I use soap boxes that are pre-made, kraft type.  I stamp my logo on the back of the box.  There is a window on the front that shows the soap.  Many do not like this sort of box, but I like it because I feel it depicts the rustic hand crafted jest of my soap.  Just my own likes.  I used to band my soap but I got tired of the bands slipping off, and really did not like the handling by many people of the soap in the shops.  

I will likely change my mind again someday.     :wink: 

Anyhow...the boxes can be found at this link:

http://www.wholesalesuppliesplus.com/St ... p+%26+Gift


----------



## heartsong (Dec 13, 2008)

*soap*

thanks, mary, for sharing!  research is so time consuming!  putting our heads together and comparing notes helps all of us.


----------



## Lindy (Dec 15, 2008)

Thank you for this thread - it has of great value to me personally and I know to others as well.

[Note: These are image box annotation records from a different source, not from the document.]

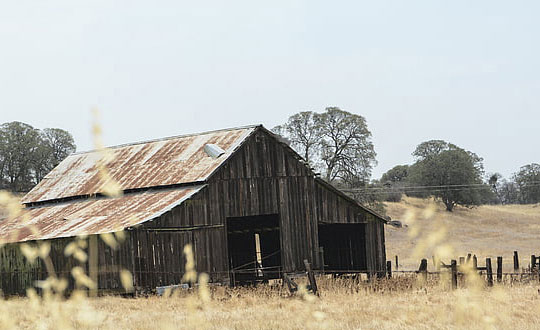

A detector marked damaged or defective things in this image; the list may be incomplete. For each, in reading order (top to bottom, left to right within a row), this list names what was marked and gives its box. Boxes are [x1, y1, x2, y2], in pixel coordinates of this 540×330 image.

rusty metal sheet [22, 126, 256, 204]
rusty corrugated metal roof [21, 126, 258, 204]
rusty metal sheet [0, 186, 202, 245]
rusty corrugated metal roof [1, 186, 204, 245]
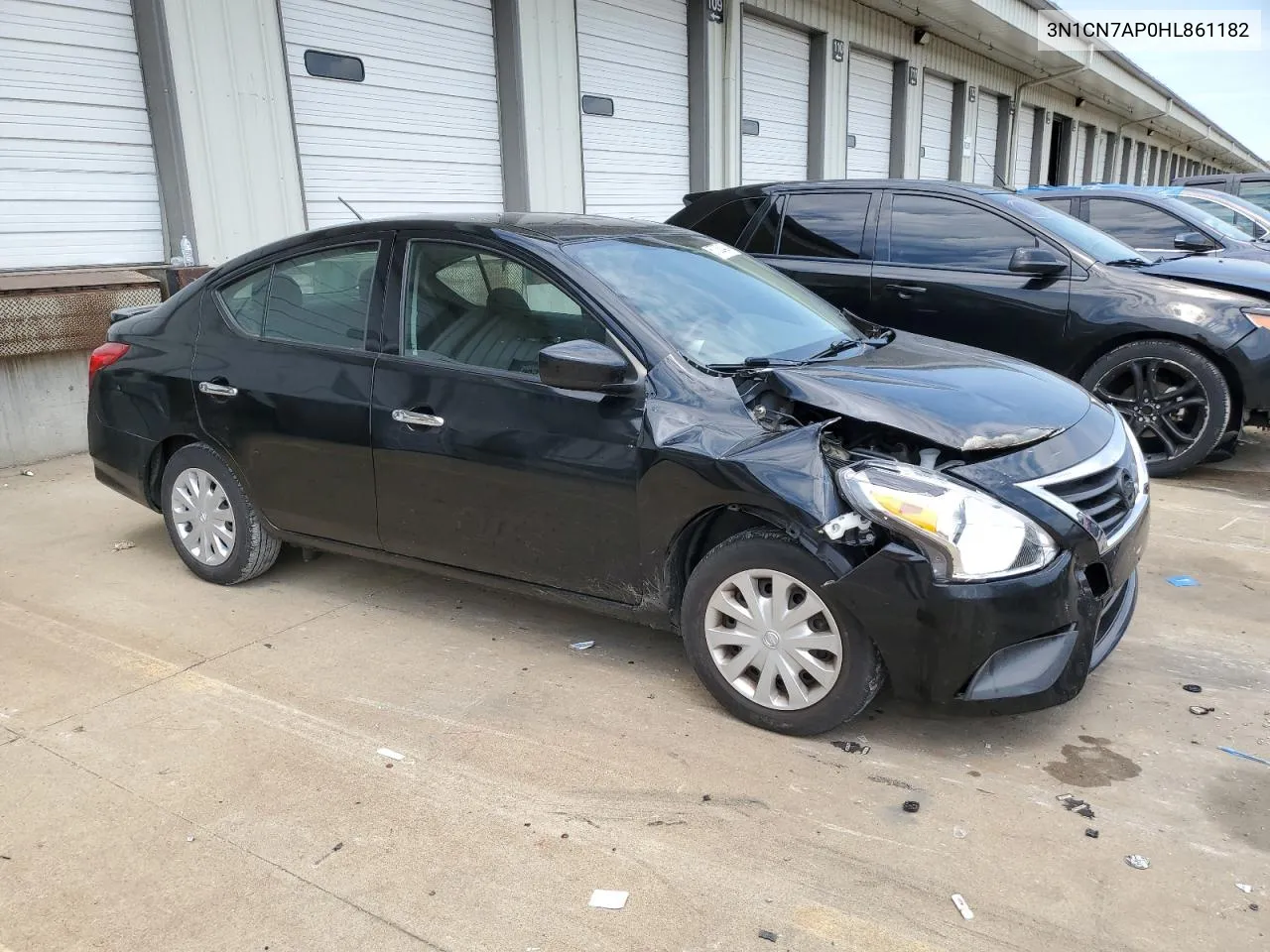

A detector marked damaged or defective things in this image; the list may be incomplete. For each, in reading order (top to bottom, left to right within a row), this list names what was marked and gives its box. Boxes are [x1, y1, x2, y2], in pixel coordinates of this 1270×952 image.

damaged black car [89, 218, 1153, 736]
dented hood [762, 332, 1091, 451]
broken headlight [837, 459, 1056, 581]
front bumper cover detached [827, 502, 1148, 710]
crumpled front bumper [823, 502, 1153, 710]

Perhaps we could start another thread for different products that we all need and then we could have reference point to come back to now and again?

Cheers
Lindy


----------



## heartsong (Dec 16, 2008)

*x*



			
				Lindy said:
			
		

> Thank you for this thread - it has of great value to me personally and I know to others as well.
> 
> Perhaps we could start another thread for different products that we all need and then we could have reference point to come back to now and again?
> 
> ...



good idea!  it might be helpful if we could kind of break it down so it would be a good reference for canada, australia and the usa.


----------



## heartsong (May 2, 2009)

*x*

just recieved my soapboxes from www.tealightboxes.com  they are reasonably priced and nice quality.

www.usbox.com has 2-3/8 x 3-1/2 x 1-1/2 kraft boxes for .13 each (per 500)  item # 39-rts.

also www.yourorganzabags.com has nice and CHEAP! bags.

www.atrsupplies.com/candy.htm has a great selection of colors and sizes of foils to wrap bath tablets and guest soaps.


----------



## AshleyR (May 2, 2009)

*Re: x*



			
				heartsong said:
			
		

> just recieved my soapboxes from www.tealightboxes.com  they are reasonably priced and nice quality.
> 
> www.usbox.com has 2-3/8 x 3-1/2 x 1-1/2 kraft boxes for .13 each (per 500)  item # 39-rts.
> 
> ...



THANK YOU SO MUCH HEARTSONG!!!

You could not have bumped this thread at a better time. I have been trying to find boxes in the size of the #39-rts ones from usbox.com for awhile.... and now I've found them! You rock! These are just what I need for my soaps! 

I recently decided to start cutting my bars thicker and have been worried that I wouldn't be able to find packaging to fit them. I have received tons of samples from papermart and uline and nothing has worked. I think these #39-rts boxes are going to be perfect!

Thanks again!


----------



## Guest (May 4, 2009)

Ditto what Ashley said about bumping this . I have been looking for foils..

Thank you   

Kitn


----------



## heartsong (Jun 1, 2009)

Kitn said:
			
		

> Ditto what Ashley said about bumping this . I have been looking for foils..
> 
> Thank you
> 
> Kitn



this is for you Kitn:

www.ellensessentials.com
www.atrsupplies.com/candy.htm (big selection of colors/sizes!)
www.foilman.com


----------



## Deb (Nov 5, 2009)

Anyone any idea's for 2x2x1 soaps? Nobody seems to do that size..in any kind of box!


----------